» Document extract
☆ ☆ ☆ ☆ ☆
Jump to content

Wikipedia Diversity Observatory/Guidelines

From Meta, a Wikimedia project coordination wiki

This is a collection of 15 guidelines, facts, and challenges in order to improve cultural diversity in Wikipedia based on some analyses and research published during the past years by members of this project.

Respect your culture and context and them valuable content for Wikipedia.

Digital divide aside, one of the main problems that stop speakers from contributing to Wikipedia is the lack of self-respect or consideration towards their cultural context. There is no recognition of the value of traditions, the places, and the most relevant historical and present figures. If nobody contributes to this content, it will never be available on the Internet. Marginalized languages have cultural or psychological barriers that stop them from accessing Wikipedia, and it is related to the value they give to their culture.

We need to treat the problem of self-respect if we want these languages to grow. Because their language editions growth is not a language problem only, because language and knowledge are inextricable. I am certain that a way to help speakers of small and endangered languages enter Wikipedia is to send them the clear message that their knowledge matters, and that we need it in Wikipedia to complete the best depiction of human cultural diversity. One cannot tackle the language problem without tackling the recognition fo their speakers’ points of view and reasonings, encouraging their representation.

Be aware that building a Wikipedia is creating both global and local content.

Every Wikipedia has local content - whether it is about specific places in a city, writers, or elections results. Creating an encyclopedia does not mean having a collection of universal knowledge if that means a selection of articles that would be considered relevant from a Western point of view. Instead, it means having content that is useful to readers to understand the world, starting from their local surroundings. For this reason, creating local content is essential and should be a common practice in any Wikipedia.

Know the state of representation of your cultural context in Wikipedia.

We created a method to identify and collect local content (we named it Cultural Context Content, CCC)[1][2] for each Wikipedia. It is everything related to the context of the language. All the articles about the places, people, concepts, and events. In fact, the results show that it is an important part of every Wikipedia. It is around 25% on average among the biggest 40 language editions. In some languages like English, it is half of it, in others like Dutch it is 10%. This is content that is the center of activity of the Wikipedia - it is more developed (in terms of Bytes, references, and images), there are more discussions and more editors contributing to them.

Unfortunately, for 145 Wikipedia language editions, it is below 10% of their content, which means that they do not contribute enough to representing the knowledge on their context. For instance, in a group of African languages, the extent of cultural context content is very small - around 5%. 92 Wikipedia language editions do not have properly geolocated 100 articles in the territories where the language is spoken. This is a big problem for all the cultural diversity we can obtain in Wikipedia. One particular way to find gaps in representation in a language’s local content is to look for them in bigger Wikipedia language editions (the tool “Missing CCC” does that). All in all, Every Wikipedian should have a good understanding of how well is his or her context represented in Wikipedia, whether this means local, regional or country level, on one topic or another.

Create local content and represent your cultural context for the readers.
☆ ☆ ☆ ☆ ☆
» Material provided
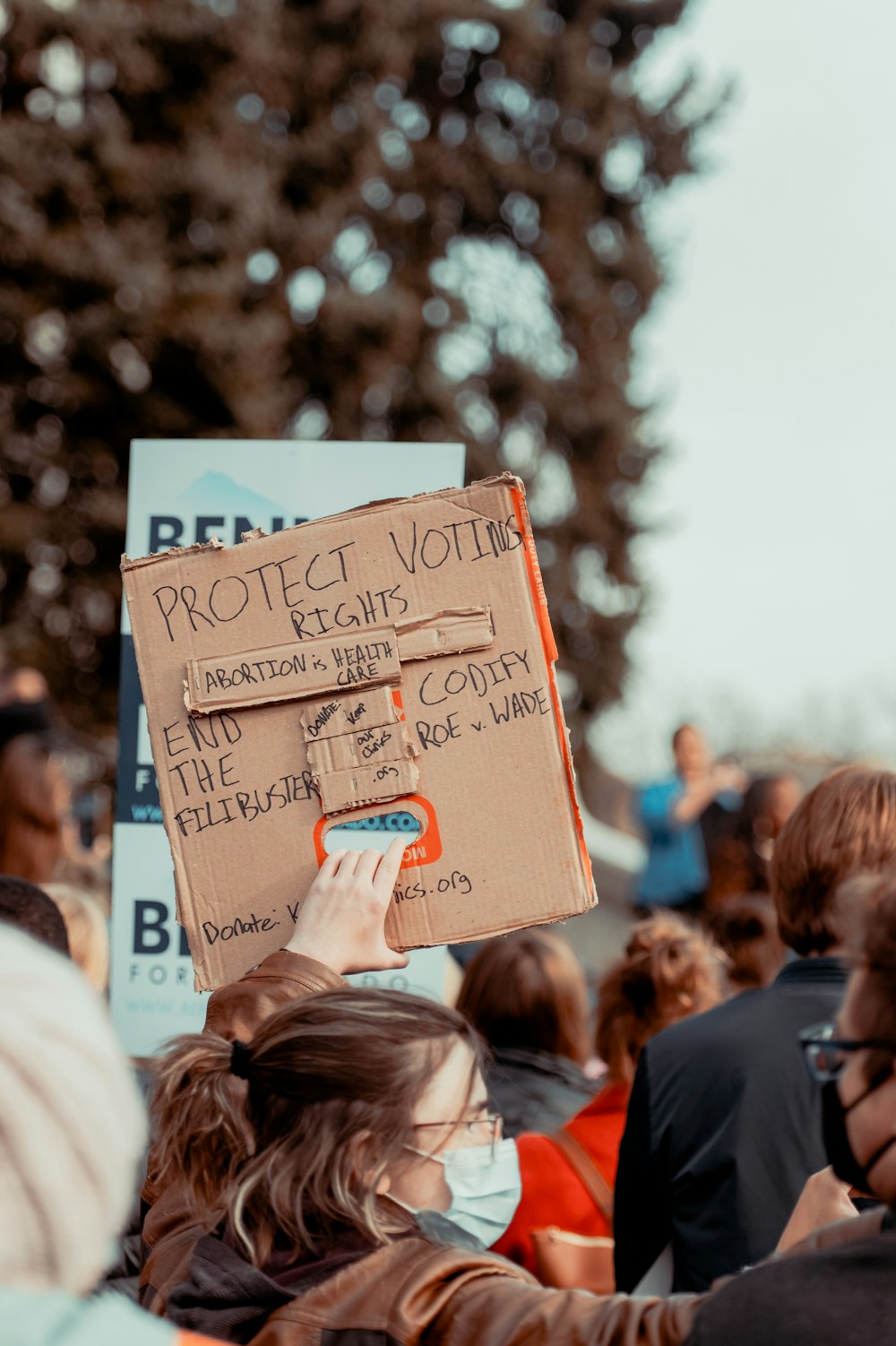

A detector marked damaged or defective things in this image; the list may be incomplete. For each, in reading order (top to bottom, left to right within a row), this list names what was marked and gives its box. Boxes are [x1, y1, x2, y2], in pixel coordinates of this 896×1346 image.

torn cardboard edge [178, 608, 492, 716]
☆ ☆ ☆ ☆ ☆
» Tasks to perform
1. Output the passage of the Wikipedia cultural diversity guidelines starting at "Jump to content" and ending at "content for Wikipedia.", copied word for word.
2. Finish out the next part of the Wikipedia cultural diversity guidelines, picking up right after the point where they stop.

» The results
1.
Jump to content

Wikipedia Diversity Observatory/Guidelines

From Meta, a Wikimedia project coordination wiki

This is a collection of 15 guidelines, facts, and challenges in order to improve cultural diversity in Wikipedia based on some analyses and research published during the past years by members of this project.

Respect your culture and context and them valuable content for Wikipedia.

2.
Contributing to represent the cultural context (cultural self-respect) may initiate a virtuous cycle in Wikipedia use. It is important to start this cycle in certain languages that have not spontaneously started it. For most of the language editions, the creation of Cultural Context Content is spontaneous and related to the editors’ appreciation of their context, as well as the need for information demanded by readers.

When a language has a healthy status, the proportion of page views received by CCC articles is larger than the proportion of CCC articles in a Wikipedia language edition[3]. When this does not happen it means that editors from a particular context do not value their context (e.g. the case of African Wikipedias). This has bad implications for education and community cohesion. We need to create a positive cycle that helps people internalize that their language and local knowledge matters and they can look for it in search engines and consult it in Wikipedia in their mother tongue.

Engage your education community in the creation of local content in Wikipedia.

Another way to try to give some sense of normality and self-respect to the language is to communicate it and teach it at school and any education facility. Using Wikipedia in education, and most importantly, teaching how to contribute to it with local content, can give reputation to the language and local knowledge. Not to mention the opportunity implied in the XXI century skills that Wikipedia teaches, such as source verification, online writing, etcetera. For this is it is important to help students recognize which are the topics that are more relevant to the community and later introduce them to the language edition in their mother tongue. It is essential to have a local content creation in education programs in order to foster cultural context recognition.

Ensure that local content is represented with articles about a wide diversity of topics.

As said before, local content encompasses a wide variety of topics that go from geographical places to prominent political figures to traditions and folklore. The selection of Cultural Context Content (CCC) is, in fact, a ‘local encyclopedia’ inside every Wikipedia. Usually, geography takes a relevant portion of CCC that goes from a 10% to 33% (mean 22%), followed by people (mean 19.4%), culture (mean 14.7%), society (mean 9.8%), among others that go from agriculture, business, education, environment, events, health, law, politics, religion, science, sports, and technology[3][4]. Editors should have an idea of how well each topic is represented in their local content.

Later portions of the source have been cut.